Fyodor's remark about the incident:

I guess we've seen the dark side of cloud hosting.

That's the thing. Cloud hosting is just an extra layer, an extra attack surface, that may provide an attacker with the opportunity to compromise your server and thus your data.

Even the author of Nmap, a person fairly conscious about security and aware of the risk of cloud-hosting, still took the risk to save a few bucks and some time setting something up himself.

If you are a Linode customer and consider becoming a former customer by fleeing to another cheap cloud VPS provider, are you really sure you are solving your problems?

When using cloud services, you pay less and you outsource the chores that come with hosting on a dedicated private server.

You also lose control over security.

Cloud hosting is just storing your data on 'Other People's Hard Drives. So the security of your stuff depends on those 'other people'. But did you ask those 'other people' for any information about how they tink to address risks like zero-days or other security threats? Or did you just consider their pricing, gave them your credit card and got on with your life?

If you left Linode for another cloud VPS provider, what assures you that they will do better? How do you know that they aren't compromised already right now? At this moment? You feel paranoid already?

We all want cheap hosting, but are you also willing to pay the price when the cloud platform is compromised?

I bought a Linode VPS for private usage just after the report that Linode had reset all passwords of existing users regarding the Linode management console.

Resetting passwords is not something you do when under a simple attack such as a DDOS attack. Such a measure is only taken if you suspect or have proof of a serious security breach. I should have known.

There are strong rumours that Linode has actually been hacked. Although I signed up for a Linode VPS after the attack, I still checked my creditcard for any suspicious withdrawals.

Linode is as of this writing very silent about the topic, which only fuels my, and every other's suspicion that something bad has happened.

Whatever happened, even it isn't as bad as it seems, such an incident as this should make you evaluate your choices about hosting your apps and data on cloud services.

I don't care that much about rumours that creditcard information may have been compromised. Although in itself quite damning, what I do care is about the security of the data stored in the virtual private servers hosted on their platform.

I like this phase: "There is no cloud, only Other People's Hard Drives".

Everybody uses cloud services, so we all put our data in the hands of some other third party and we just hope that they properly secured their environment.

The cynical truth is that even so, a case can be made that for many companies, data stored in the cloud or on a VPS is a lot safer than within their own company IT environment. But an incident like this may prove otherwise.

And if you believe that data on a VPS is more secure than within your own IT environment, I believe that you have more pressing problems. The thing is that it doesn't tell you anything about the security of those cloud solutions. It only tells you something about the perceived security of your own IT environment.

The cloud infrastructure is just another layer between the metal and your services, and it can thus be attacked. It increases the attack surface. It increases the risk of a compromise. The cloud doesn't make your environment more secure, on the contrary.

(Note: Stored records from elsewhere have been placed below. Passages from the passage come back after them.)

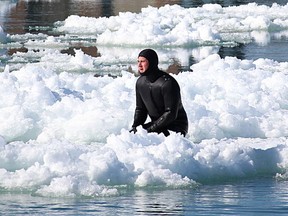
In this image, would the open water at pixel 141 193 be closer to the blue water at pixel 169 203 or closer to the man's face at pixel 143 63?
the blue water at pixel 169 203

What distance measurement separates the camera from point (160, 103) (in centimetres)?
1040

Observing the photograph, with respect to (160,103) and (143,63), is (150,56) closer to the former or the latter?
(143,63)

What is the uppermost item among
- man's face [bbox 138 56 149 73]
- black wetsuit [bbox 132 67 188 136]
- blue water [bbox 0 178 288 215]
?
man's face [bbox 138 56 149 73]

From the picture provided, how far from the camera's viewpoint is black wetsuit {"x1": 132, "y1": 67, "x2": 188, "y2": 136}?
10.2 meters

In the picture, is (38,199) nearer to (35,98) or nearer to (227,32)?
(35,98)

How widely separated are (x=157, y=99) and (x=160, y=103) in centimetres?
7

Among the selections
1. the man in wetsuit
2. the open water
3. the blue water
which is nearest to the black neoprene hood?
the man in wetsuit

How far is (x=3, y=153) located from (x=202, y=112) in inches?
168

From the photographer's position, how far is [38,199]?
9047 millimetres

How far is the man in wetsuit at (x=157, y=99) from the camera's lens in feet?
33.4

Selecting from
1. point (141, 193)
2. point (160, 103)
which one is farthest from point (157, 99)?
point (141, 193)

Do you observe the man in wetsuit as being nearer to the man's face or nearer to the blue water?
the man's face

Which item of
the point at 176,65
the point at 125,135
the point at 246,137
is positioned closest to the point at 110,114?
the point at 246,137

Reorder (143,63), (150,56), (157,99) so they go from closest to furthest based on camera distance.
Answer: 1. (150,56)
2. (143,63)
3. (157,99)
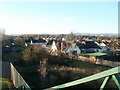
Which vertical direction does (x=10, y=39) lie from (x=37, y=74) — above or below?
above

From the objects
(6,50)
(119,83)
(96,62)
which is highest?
(119,83)

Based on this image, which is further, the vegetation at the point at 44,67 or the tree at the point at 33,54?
the tree at the point at 33,54

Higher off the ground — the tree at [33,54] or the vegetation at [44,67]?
the tree at [33,54]

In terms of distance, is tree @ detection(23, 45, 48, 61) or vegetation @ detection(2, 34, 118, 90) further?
tree @ detection(23, 45, 48, 61)

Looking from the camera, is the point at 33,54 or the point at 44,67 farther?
the point at 33,54

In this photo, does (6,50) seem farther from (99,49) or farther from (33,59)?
(99,49)

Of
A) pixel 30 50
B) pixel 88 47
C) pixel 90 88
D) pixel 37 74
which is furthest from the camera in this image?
pixel 88 47

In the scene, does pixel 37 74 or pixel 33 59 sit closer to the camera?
pixel 37 74

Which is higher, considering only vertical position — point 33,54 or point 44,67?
point 33,54

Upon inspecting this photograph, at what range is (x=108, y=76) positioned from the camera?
0.67 metres

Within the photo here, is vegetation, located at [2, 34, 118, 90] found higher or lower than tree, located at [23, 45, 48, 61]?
lower

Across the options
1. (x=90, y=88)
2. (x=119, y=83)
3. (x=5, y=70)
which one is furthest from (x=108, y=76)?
(x=5, y=70)

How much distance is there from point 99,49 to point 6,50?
8.21m

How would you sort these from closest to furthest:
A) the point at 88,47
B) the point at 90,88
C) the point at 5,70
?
the point at 90,88 < the point at 5,70 < the point at 88,47
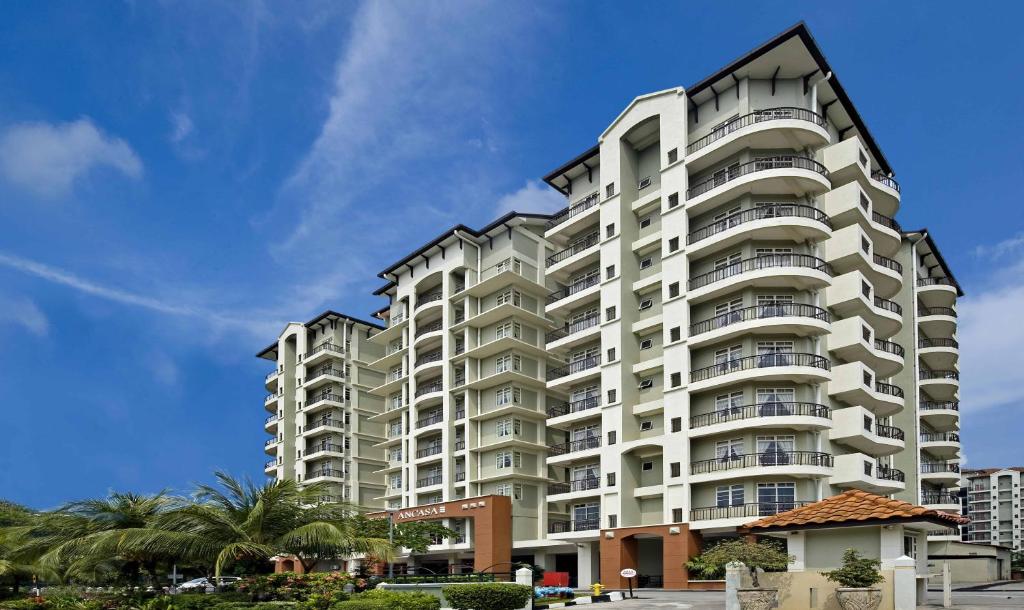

So anyway, who performs regular security audits of Linode or (insert your current cloud hosting provider?) and what is the quality of the processes that should assure security at all times?

Questions. Questions.

This incident again shows that you should clearly think about what kind of security your company or customer data warrants. Is outsourcing security of your data acceptable?

Maybe, if security is an important factor, those cheap VPS hosts aren't that cheap after all. You may be better off creating your own private cloud on (rented or owned) dedicated servers and put a little bit more effort in it.

Building your own environment on your own equipment is more expensive than just a simple VPS, but you are much more in control regarding security.